[Records of spatial reasoning questions]
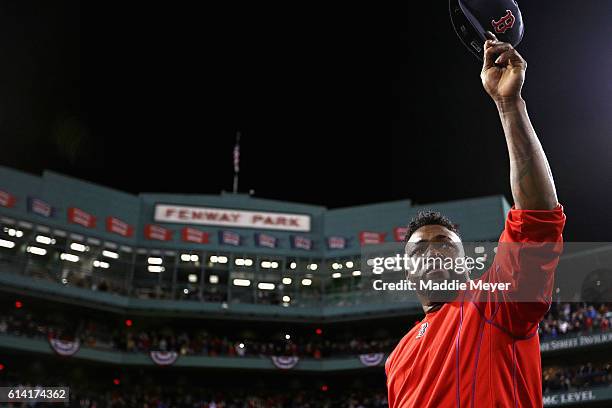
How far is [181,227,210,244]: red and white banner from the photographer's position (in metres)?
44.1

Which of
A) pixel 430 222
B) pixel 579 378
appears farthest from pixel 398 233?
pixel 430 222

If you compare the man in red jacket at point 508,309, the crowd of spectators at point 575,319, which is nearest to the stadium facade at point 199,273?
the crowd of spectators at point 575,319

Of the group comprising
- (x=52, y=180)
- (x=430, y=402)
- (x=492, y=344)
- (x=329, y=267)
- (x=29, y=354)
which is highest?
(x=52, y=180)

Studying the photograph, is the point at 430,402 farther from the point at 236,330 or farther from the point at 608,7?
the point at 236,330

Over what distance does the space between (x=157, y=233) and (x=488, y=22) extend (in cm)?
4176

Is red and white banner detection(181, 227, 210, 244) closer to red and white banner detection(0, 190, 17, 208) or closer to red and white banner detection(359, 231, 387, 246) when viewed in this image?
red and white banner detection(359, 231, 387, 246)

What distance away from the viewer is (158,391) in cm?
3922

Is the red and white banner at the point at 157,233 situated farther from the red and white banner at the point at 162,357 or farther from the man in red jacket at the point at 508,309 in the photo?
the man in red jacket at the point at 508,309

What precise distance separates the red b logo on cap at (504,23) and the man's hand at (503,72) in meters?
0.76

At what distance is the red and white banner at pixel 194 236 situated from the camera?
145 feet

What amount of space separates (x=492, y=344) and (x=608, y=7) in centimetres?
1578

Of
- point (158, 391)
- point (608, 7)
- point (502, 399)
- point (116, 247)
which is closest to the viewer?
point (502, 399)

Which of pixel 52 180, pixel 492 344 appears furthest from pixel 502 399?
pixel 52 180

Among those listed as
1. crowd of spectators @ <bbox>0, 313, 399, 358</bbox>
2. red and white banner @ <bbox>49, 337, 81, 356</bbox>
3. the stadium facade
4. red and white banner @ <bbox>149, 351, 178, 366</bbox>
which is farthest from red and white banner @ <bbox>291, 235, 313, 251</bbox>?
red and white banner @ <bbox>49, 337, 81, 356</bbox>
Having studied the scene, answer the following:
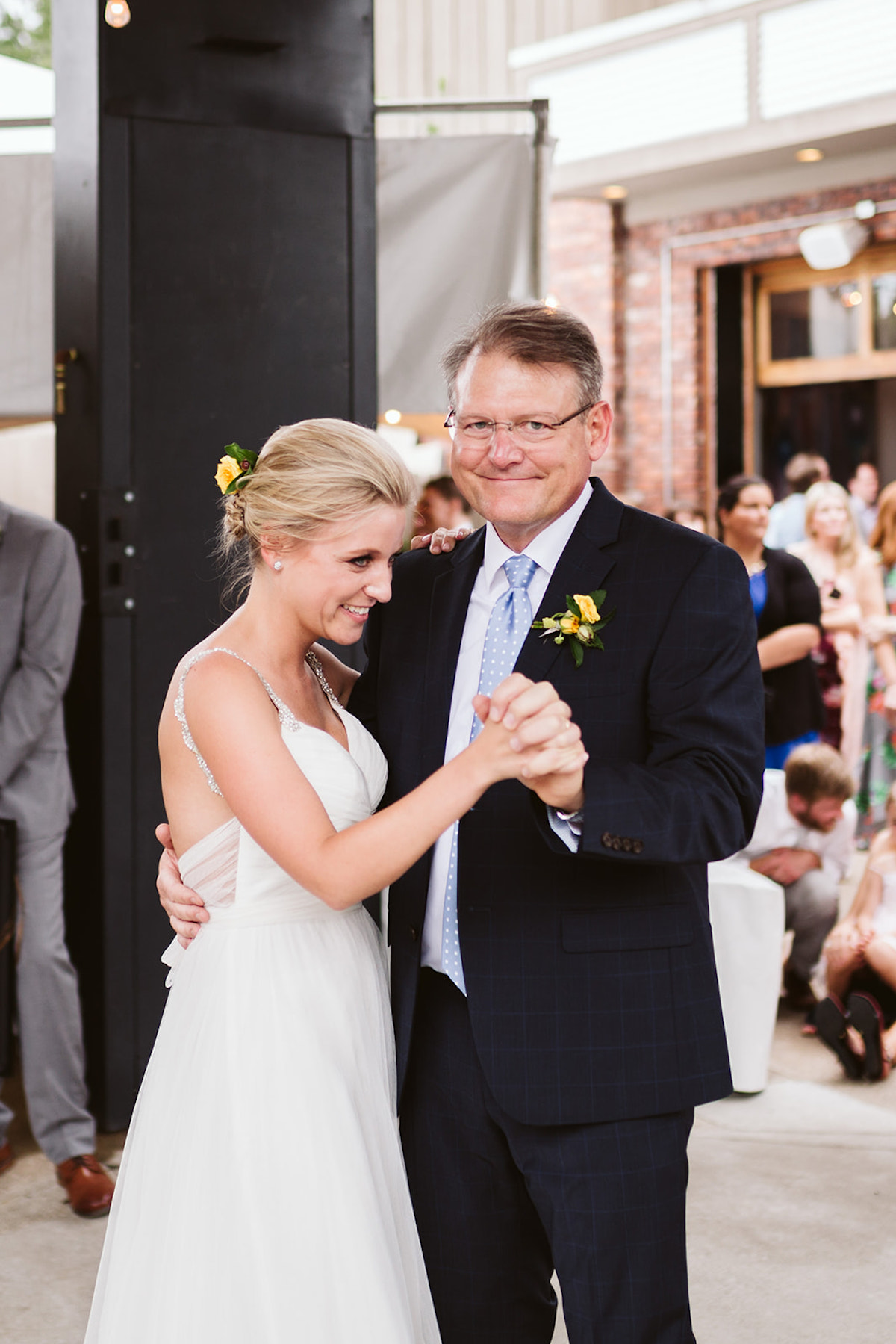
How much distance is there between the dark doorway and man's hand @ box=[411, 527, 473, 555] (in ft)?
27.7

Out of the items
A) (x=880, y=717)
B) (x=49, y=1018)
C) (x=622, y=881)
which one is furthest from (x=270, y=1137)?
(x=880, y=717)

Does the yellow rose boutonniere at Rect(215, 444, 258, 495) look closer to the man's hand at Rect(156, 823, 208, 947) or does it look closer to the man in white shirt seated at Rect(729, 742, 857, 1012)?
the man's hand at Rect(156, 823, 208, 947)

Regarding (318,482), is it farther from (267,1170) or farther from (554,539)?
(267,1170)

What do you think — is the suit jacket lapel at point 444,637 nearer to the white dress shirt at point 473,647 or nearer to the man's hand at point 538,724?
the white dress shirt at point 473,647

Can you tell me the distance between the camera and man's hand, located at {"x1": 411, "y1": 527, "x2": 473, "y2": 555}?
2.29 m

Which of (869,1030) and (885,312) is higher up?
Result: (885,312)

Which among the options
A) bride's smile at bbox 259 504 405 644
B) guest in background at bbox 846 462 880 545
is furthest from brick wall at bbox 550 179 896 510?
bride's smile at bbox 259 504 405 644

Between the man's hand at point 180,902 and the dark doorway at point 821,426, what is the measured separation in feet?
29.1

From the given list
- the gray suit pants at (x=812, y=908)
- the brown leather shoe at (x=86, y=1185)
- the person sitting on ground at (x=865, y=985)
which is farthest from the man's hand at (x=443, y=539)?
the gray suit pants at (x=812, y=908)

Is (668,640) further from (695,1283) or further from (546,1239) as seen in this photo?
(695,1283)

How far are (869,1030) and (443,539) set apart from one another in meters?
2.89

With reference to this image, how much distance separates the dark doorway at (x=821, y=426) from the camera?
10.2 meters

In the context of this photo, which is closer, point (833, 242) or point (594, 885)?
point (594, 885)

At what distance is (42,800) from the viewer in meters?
---
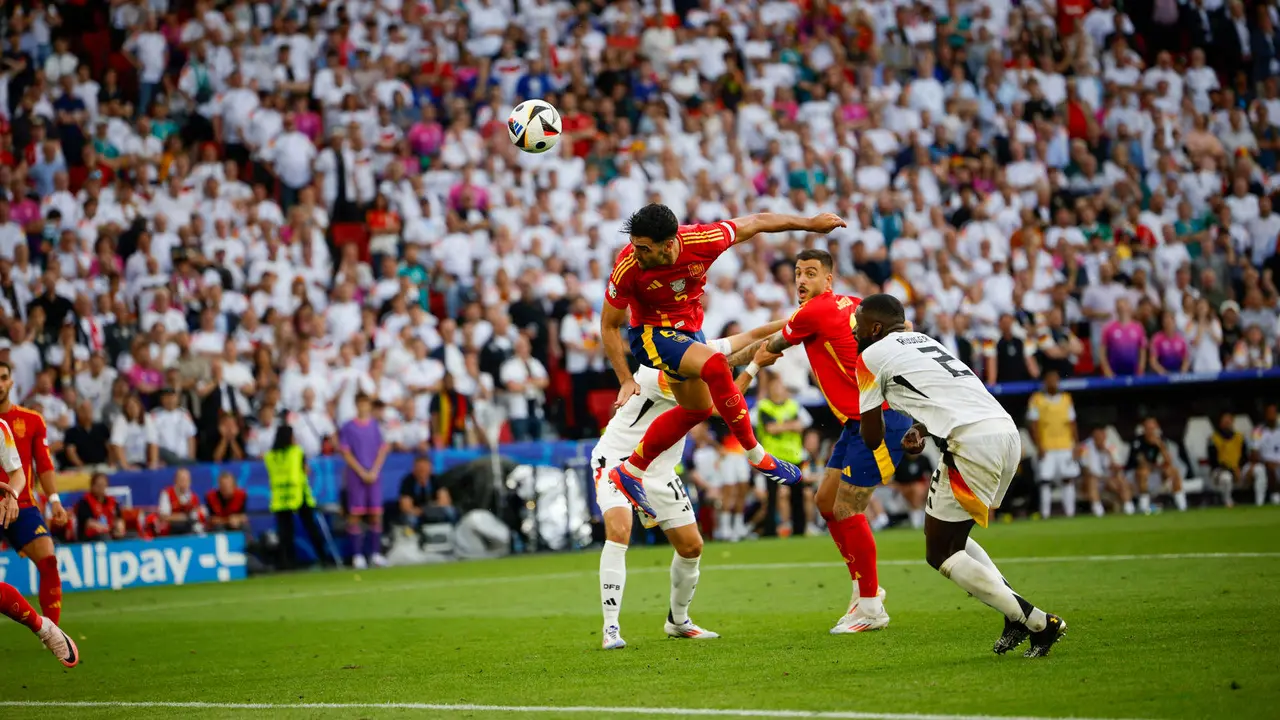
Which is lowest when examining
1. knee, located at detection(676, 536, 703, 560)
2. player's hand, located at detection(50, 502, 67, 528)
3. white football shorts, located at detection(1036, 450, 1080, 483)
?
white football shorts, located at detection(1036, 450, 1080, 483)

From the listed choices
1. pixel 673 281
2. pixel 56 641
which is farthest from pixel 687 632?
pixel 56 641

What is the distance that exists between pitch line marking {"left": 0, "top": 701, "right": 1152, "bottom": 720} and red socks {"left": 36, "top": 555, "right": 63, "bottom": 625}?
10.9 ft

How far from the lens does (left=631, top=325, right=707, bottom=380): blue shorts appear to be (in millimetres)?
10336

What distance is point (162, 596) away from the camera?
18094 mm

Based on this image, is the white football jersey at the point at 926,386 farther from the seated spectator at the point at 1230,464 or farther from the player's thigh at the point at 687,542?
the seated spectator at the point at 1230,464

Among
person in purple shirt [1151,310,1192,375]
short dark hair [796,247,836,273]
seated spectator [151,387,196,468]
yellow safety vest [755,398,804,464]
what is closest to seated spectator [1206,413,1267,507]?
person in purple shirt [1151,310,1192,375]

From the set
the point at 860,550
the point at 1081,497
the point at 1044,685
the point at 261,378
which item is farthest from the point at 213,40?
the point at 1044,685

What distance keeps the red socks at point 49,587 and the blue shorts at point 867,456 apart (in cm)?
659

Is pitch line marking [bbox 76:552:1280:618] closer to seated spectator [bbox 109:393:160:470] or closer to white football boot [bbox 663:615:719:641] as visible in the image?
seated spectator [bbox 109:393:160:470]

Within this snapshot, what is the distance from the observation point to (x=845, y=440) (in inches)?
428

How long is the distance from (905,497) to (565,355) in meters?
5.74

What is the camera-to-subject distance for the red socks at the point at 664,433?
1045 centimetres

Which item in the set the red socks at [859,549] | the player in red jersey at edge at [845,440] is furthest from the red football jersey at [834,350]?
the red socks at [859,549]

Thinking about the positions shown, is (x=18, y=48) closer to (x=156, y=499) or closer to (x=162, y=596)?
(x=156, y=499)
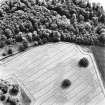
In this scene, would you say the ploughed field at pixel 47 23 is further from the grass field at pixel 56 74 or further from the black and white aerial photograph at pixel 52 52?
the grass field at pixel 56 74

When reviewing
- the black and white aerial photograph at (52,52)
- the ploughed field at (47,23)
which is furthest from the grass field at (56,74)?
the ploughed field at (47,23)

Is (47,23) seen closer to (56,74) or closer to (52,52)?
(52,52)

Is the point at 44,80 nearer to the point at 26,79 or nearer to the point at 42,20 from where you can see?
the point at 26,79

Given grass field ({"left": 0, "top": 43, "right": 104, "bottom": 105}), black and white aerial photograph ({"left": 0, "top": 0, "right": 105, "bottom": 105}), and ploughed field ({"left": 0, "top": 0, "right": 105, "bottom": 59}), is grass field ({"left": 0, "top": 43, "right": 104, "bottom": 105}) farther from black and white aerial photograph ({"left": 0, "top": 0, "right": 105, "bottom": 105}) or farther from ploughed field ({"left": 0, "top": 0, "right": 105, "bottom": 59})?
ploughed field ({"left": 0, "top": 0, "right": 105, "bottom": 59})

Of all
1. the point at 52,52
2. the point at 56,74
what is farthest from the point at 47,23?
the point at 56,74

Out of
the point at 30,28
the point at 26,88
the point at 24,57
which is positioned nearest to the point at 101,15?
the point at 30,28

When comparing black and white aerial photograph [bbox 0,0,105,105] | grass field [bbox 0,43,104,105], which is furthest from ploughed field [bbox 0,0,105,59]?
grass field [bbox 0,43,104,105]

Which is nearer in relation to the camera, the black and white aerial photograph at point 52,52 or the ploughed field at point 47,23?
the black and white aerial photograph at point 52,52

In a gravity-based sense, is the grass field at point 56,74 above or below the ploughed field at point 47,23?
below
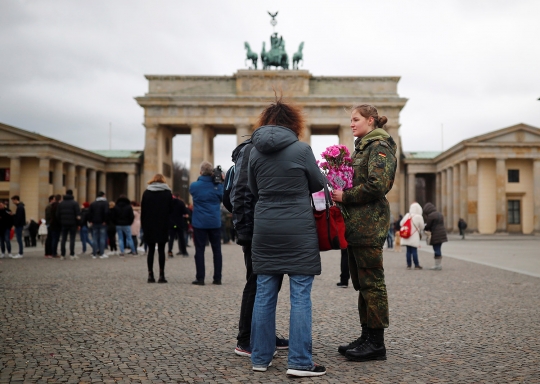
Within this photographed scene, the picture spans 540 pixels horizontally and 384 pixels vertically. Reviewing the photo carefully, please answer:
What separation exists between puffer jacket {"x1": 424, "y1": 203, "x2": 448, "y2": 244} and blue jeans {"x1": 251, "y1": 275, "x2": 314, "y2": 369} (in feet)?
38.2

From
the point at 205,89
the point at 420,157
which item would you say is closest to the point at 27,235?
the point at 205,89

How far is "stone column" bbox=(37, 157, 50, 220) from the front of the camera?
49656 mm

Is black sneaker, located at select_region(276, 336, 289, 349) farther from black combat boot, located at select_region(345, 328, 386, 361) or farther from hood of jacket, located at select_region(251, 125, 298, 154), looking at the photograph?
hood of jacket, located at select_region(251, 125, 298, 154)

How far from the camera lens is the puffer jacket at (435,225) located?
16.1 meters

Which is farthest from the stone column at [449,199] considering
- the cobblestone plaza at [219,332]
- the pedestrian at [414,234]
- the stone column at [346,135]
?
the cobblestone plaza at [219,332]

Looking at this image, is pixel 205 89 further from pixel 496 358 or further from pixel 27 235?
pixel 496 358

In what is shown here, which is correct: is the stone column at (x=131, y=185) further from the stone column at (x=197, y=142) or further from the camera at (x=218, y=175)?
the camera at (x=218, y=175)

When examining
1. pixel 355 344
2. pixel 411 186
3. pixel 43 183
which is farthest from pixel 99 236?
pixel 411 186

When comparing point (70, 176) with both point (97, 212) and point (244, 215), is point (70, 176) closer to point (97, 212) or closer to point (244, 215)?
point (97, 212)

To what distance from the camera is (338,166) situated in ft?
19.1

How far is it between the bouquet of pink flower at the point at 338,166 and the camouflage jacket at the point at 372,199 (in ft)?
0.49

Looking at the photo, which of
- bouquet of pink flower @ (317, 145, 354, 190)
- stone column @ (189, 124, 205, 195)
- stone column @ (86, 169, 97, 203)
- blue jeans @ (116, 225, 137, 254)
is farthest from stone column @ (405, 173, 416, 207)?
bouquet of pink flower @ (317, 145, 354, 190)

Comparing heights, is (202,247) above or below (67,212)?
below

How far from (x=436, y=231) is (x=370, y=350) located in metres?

▸ **Exercise objective**: Rewrite the lines from the one containing "At what distance is the" up to and including the one containing "Result: (885,312)", substituting "lens" for every "camera" and changing nothing else. Give only those lines, and leave the pictures out.

▸ **Answer**:
At what distance is the red and white banner at pixel 194 236 situated from the lens?
145 feet

What amount of space separates (x=492, y=344) and (x=608, y=7) in centimetres?
1578

Of
- point (158, 391)
- point (608, 7)
- point (502, 399)
- point (116, 247)
which is closest to the viewer?
point (502, 399)

Which of pixel 52 180, pixel 492 344 appears furthest from pixel 502 399?
pixel 52 180

Among those listed as
1. crowd of spectators @ <bbox>0, 313, 399, 358</bbox>
2. red and white banner @ <bbox>49, 337, 81, 356</bbox>
3. the stadium facade
4. red and white banner @ <bbox>149, 351, 178, 366</bbox>
which is farthest from red and white banner @ <bbox>291, 235, 313, 251</bbox>?
red and white banner @ <bbox>49, 337, 81, 356</bbox>
Having studied the scene, answer the following:
How much distance is there between the dark doorway and man's hand @ box=[411, 527, 473, 555] (in ft)?
27.7

Out of the items
A) (x=880, y=717)
B) (x=49, y=1018)
C) (x=622, y=881)
which one is furthest from (x=270, y=1137)?
(x=880, y=717)

Does the yellow rose boutonniere at Rect(215, 444, 258, 495) look closer to the man's hand at Rect(156, 823, 208, 947) or does it look closer to the man in white shirt seated at Rect(729, 742, 857, 1012)?
the man's hand at Rect(156, 823, 208, 947)

Regarding (318,482), is it farther from (267,1170) or farther from (554,539)?
(267,1170)

What do you think — is the suit jacket lapel at point 444,637 nearer to the white dress shirt at point 473,647 or nearer to the man's hand at point 538,724?
the white dress shirt at point 473,647

Can you tell me the distance between the lens and man's hand, located at {"x1": 411, "y1": 527, "x2": 473, "y2": 555}?
2.29 m

Which of (869,1030) and (885,312) is higher up?
Result: (885,312)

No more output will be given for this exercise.